Met fijne lijnen trok ze een meisje in schooluniform op – op de rug gezien, knielend met de armen in de lucht, de handen gevouwen achter het geheven hoofd.

Vriendin Ilva van Schravendijk noemt de interactie tussen mens en natuur een vast thema in Meijerings werk. „Ze heeft veel gebouwen en ruimtes geschilderd die worden overwoekerd. Zo gaf ze uitdrukking aan het menselijk streven naar orde terwijl alles ons overkomt.
Edith vond dat we ons moesten overgeven aan de natuur, aan het leven. Ze ging alles vol aan, fel, vrolijk, kon ontzettend lachen om de meest idiote dingen, soms heel grof of juist subtiel. Ook de liefde voor haar hondje, haar muze, was extreem. Haar onzekerheid of ze wel op mensen kon vertrouwen maakte haar juist buitengewoon controlematig. Alleen als ze schilderde, kon ze zich volledig overgeven.”

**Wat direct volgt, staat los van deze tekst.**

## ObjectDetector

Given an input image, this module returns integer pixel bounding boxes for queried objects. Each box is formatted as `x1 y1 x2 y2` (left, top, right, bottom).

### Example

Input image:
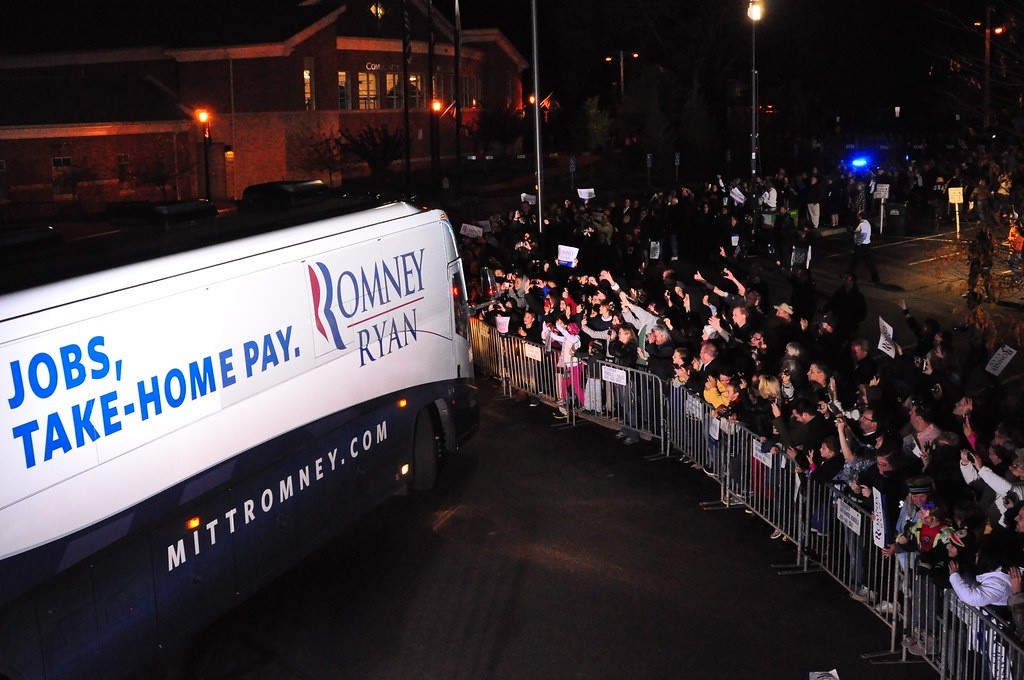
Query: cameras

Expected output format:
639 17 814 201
784 370 790 376
932 385 939 393
834 418 841 424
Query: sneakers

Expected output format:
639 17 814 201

Dat proces legde goede vriend en toenmalig geliefde Jeff van Dokcum vast op film, tijdens haar verblijf als artist in residence in Noorwegen in 2017. „Hoe je haar daar bezig ziet met water is van een ontroerende schoonheid. Ze had moeite die mooie beelden van zichzelf te zien. Maar de filmpresentatie was een feest waar ze werd overladen met belangstelling. Ze voelde zich toen echt gezien.”

Felbegeerde waardering kwam eind 2021 ook in de vorm van subsidie van het Mondriaanfonds. Dat gaf Edith Meijering de tijd zich toe te leggen op een omvangrijk en veelzeggend kunstwerk. In december tekende ze in trefzekere potloodlijnen een Adamfiguur.

De collage waarop ze van een witte en een zwarte man haar Adam als een studie opzette, omringd door weelderige natuur, blijft voor altijd een belofte. Op 13 januari overleed ze na een kort ziekbed in Zutphen.